Autrice bestseller di New York Times e USA Today

Con l’arrivo del suo trentesimo compleanno, Emma Harrison ha scoperto di desiderare un figlio. Peccato che non ci siano principi azzurri all’orizzonte. E quando il suo migliore amico si tira indietro come possibile donatore, le opzioni scarseggiano. C’è sempre la banca del seme, ovviamente, ma Emma vorrebbe sapere qualcosa di più del padre di suo figlio. Aidan Fitzgerald è noto per essere un donnaiolo. È raro che gli venga rifiutato qualcosa, specialmente in camera da letto.
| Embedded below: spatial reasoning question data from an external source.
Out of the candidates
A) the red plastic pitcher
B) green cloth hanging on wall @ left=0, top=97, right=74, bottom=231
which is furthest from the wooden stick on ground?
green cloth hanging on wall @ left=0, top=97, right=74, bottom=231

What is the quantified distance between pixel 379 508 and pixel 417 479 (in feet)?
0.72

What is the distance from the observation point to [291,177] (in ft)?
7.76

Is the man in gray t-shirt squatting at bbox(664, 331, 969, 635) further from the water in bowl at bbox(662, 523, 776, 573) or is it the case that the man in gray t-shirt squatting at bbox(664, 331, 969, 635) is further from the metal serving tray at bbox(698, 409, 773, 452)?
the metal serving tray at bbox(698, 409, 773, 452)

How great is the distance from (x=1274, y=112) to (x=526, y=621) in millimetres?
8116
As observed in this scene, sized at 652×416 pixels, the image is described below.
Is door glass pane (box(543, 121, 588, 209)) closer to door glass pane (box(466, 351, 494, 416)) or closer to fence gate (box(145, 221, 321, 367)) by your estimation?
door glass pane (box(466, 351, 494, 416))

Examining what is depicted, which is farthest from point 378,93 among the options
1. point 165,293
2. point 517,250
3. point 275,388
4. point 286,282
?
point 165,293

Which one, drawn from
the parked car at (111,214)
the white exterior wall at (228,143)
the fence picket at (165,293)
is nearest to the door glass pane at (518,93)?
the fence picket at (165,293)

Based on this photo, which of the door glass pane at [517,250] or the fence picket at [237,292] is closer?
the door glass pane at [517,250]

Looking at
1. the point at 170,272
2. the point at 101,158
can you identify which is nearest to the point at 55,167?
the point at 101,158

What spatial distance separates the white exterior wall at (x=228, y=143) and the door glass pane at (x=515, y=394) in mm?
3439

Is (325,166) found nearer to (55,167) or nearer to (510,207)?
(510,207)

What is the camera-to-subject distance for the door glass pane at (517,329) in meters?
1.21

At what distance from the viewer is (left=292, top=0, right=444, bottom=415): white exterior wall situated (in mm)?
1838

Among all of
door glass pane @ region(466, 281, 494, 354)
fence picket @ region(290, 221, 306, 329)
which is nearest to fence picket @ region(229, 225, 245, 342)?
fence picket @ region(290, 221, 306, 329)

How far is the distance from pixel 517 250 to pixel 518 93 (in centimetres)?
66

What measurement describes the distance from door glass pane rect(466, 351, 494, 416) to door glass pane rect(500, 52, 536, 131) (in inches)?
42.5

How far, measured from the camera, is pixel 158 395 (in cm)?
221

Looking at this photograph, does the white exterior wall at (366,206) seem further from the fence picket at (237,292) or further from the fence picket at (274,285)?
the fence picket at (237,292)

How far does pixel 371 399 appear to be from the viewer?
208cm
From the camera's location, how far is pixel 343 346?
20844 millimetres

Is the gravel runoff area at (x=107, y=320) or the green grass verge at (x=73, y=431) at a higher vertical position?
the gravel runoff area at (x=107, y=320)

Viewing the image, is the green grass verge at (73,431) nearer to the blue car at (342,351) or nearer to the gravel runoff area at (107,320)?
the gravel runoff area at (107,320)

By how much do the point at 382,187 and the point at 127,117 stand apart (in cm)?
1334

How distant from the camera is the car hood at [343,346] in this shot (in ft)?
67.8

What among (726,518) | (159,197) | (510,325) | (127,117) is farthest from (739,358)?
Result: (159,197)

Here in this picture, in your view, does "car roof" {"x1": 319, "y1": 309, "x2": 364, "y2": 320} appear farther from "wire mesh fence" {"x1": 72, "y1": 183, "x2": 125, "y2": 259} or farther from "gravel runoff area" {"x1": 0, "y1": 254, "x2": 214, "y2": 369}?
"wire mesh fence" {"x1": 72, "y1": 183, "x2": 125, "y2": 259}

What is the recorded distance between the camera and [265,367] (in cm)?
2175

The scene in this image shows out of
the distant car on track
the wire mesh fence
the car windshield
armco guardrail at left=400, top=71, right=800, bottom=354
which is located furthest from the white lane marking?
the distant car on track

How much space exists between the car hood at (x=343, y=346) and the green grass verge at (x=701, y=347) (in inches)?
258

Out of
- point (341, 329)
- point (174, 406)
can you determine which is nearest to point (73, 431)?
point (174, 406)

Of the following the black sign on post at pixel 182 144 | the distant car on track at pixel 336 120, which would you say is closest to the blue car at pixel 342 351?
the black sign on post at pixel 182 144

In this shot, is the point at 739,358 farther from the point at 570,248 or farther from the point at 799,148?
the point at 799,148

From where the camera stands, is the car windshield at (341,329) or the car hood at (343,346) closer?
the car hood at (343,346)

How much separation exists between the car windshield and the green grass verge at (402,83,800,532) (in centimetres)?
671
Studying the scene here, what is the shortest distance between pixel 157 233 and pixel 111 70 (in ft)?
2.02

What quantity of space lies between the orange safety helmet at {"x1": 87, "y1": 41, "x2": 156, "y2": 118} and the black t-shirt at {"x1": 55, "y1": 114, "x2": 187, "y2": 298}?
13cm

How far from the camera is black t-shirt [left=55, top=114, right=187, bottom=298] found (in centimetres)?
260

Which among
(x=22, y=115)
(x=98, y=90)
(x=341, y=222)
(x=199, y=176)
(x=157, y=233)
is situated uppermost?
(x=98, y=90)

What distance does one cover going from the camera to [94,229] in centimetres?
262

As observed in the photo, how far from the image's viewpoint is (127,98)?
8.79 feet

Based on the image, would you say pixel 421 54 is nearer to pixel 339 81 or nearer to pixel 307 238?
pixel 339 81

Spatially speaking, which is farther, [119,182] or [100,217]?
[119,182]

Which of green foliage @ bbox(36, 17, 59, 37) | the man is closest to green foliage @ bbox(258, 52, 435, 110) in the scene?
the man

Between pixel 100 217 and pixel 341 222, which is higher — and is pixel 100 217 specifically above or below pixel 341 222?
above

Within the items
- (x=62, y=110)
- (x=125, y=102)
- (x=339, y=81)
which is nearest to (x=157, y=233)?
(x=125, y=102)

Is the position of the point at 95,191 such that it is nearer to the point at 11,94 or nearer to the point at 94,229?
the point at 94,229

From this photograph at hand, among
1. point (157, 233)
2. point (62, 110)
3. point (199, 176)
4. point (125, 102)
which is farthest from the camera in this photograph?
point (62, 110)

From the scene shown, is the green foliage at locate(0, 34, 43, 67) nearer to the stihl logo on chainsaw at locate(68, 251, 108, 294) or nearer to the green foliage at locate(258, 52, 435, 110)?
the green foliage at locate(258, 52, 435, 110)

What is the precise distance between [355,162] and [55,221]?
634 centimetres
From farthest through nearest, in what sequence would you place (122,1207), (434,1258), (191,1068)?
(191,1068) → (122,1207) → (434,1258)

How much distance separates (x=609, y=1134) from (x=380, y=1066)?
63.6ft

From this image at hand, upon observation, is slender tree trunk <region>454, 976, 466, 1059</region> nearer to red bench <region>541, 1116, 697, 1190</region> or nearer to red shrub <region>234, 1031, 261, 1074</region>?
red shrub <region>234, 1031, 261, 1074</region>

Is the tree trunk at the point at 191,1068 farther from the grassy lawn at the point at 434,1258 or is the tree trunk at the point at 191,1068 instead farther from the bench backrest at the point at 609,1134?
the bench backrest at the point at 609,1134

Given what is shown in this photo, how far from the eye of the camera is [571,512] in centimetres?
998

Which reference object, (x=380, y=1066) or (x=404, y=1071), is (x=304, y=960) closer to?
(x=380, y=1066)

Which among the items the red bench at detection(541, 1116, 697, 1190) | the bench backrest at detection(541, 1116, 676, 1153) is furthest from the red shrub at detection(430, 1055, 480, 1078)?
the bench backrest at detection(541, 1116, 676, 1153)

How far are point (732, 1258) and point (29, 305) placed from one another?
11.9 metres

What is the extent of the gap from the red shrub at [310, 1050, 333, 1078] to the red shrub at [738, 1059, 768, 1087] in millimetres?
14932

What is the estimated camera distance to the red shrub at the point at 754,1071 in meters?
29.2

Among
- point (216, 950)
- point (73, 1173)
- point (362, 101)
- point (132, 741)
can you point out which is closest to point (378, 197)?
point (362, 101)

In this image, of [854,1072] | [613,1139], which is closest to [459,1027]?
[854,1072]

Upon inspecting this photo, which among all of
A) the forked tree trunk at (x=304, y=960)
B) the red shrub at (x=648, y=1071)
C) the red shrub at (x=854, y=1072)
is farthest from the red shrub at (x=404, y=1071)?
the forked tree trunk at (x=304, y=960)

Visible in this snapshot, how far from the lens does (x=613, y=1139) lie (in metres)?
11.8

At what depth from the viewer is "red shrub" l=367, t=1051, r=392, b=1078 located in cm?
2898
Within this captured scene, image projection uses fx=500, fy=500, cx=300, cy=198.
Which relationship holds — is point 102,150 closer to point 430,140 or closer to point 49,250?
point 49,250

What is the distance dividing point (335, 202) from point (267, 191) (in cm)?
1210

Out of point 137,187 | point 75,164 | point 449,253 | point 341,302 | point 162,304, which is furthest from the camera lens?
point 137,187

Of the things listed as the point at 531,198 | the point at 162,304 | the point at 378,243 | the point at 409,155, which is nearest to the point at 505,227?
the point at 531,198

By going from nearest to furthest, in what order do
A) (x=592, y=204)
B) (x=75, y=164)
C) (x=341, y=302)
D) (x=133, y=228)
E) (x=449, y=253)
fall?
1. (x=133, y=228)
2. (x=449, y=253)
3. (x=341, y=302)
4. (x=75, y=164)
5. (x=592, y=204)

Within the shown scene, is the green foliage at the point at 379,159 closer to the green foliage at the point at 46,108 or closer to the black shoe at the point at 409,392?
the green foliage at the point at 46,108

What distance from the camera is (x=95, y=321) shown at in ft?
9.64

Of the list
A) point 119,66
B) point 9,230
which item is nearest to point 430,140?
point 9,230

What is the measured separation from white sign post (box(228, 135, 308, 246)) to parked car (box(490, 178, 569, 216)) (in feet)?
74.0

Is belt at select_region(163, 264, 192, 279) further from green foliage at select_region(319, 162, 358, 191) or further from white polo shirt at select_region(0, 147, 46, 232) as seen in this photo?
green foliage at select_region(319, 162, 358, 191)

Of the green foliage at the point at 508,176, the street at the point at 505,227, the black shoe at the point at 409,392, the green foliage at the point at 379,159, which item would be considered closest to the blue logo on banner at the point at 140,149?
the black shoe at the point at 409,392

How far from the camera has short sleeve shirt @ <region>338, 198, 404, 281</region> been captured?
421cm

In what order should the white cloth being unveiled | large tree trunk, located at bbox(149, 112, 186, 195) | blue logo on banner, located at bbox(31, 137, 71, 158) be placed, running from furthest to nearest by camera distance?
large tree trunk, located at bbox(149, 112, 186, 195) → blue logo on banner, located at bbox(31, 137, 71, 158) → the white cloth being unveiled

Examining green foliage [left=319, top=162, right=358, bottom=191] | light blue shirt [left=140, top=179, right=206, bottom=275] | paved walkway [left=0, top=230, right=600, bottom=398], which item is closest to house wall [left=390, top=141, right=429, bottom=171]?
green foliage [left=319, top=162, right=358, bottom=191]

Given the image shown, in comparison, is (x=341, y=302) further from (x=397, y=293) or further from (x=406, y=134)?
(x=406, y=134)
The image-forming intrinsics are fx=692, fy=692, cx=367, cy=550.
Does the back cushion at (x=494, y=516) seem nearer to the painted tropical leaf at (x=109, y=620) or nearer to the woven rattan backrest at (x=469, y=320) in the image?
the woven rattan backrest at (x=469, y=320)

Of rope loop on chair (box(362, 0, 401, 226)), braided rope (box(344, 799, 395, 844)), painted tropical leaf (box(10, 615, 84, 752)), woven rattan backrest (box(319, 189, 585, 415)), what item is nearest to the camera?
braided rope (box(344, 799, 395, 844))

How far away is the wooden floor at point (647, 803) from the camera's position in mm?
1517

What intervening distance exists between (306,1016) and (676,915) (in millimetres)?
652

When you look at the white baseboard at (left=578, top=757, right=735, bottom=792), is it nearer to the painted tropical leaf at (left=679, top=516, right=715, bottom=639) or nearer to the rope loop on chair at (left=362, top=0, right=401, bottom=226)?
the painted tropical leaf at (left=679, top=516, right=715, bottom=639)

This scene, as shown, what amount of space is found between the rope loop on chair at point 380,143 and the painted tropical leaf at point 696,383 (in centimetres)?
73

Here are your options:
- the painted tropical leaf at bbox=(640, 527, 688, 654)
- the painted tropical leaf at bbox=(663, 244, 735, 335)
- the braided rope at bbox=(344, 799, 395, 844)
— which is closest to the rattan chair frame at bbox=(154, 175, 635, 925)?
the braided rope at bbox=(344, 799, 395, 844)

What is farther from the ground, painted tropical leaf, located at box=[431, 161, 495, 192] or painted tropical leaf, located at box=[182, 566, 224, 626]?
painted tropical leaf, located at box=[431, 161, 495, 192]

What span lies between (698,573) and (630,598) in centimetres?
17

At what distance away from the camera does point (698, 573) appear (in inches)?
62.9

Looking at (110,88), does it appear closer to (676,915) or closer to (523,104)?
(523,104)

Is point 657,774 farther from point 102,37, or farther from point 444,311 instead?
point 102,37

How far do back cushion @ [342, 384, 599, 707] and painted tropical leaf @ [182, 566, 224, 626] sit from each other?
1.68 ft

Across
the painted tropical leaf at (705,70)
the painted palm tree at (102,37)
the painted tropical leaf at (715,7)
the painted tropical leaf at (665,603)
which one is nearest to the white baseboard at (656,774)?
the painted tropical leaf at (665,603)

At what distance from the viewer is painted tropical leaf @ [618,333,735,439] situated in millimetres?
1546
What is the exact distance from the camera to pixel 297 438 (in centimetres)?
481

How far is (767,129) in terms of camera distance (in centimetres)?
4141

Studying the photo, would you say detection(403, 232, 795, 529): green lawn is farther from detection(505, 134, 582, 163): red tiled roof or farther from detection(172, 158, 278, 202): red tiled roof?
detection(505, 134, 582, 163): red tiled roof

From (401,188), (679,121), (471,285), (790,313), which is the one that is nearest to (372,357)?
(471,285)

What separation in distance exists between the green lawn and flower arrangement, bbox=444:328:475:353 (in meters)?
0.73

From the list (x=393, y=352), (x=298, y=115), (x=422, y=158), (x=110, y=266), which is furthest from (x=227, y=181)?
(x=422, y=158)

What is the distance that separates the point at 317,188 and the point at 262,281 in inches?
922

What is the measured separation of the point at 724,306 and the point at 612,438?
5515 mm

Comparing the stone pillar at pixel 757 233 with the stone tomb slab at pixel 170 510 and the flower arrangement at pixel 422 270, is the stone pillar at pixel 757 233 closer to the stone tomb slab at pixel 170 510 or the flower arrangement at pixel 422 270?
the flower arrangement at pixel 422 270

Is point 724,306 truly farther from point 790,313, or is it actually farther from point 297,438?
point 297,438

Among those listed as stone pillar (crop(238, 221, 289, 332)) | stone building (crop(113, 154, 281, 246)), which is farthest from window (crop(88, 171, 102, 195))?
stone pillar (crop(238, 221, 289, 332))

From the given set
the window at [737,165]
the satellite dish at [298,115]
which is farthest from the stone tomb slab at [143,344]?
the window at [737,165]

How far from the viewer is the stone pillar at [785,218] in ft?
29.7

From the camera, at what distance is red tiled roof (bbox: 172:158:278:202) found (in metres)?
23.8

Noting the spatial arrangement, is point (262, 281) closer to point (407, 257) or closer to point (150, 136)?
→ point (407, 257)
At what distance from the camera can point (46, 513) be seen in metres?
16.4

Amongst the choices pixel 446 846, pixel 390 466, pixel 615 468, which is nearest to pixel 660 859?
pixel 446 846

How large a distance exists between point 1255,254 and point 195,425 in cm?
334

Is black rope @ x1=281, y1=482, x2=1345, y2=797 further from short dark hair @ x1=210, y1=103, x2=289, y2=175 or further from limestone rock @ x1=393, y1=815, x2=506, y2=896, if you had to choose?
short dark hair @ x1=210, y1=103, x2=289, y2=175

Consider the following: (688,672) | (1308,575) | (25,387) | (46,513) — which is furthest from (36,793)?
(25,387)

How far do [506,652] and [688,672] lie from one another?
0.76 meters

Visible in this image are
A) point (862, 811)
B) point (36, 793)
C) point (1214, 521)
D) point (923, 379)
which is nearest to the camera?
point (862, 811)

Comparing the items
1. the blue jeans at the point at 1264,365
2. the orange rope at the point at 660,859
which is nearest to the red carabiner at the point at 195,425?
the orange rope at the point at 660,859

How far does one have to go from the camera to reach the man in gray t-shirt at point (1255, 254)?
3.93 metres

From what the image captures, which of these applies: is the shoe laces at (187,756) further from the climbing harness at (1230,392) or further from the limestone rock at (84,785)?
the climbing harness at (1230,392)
Ma quando Emma si fa beffe delle sue avance alla festa di fine anno dell’ufficio, si scopre più attratto da lei di quanto vorrebbe ammettere. Si presenta così alla sua porta con un’offerta vantaggiosa per entrambi: sarà lui il padre del bambino se Emma acconsentirà a concepirlo naturalmente. L’accordo è bizzarro, ma Aidan, dopotutto, ha un certo fascino ed Emma è tentata di accettare. Riuscirà a mantenere gli incontri  con Aidan su un piano puramente fisico? E frequentare Emma servirà a smussare il carattere di un insopportabile dongiovanni?

Una sola notte d'amore può diventare per sempre?

«Ho divorato questo romanzo. Magnifico! Emozionante ed eccitante insieme. Yeah! Katie Ashley è proprio una maga.»

«Katie Ashley merita cinque stelle. Aspetto con ansia il secondo libro. Questo l’ho riletto due volte di fila!»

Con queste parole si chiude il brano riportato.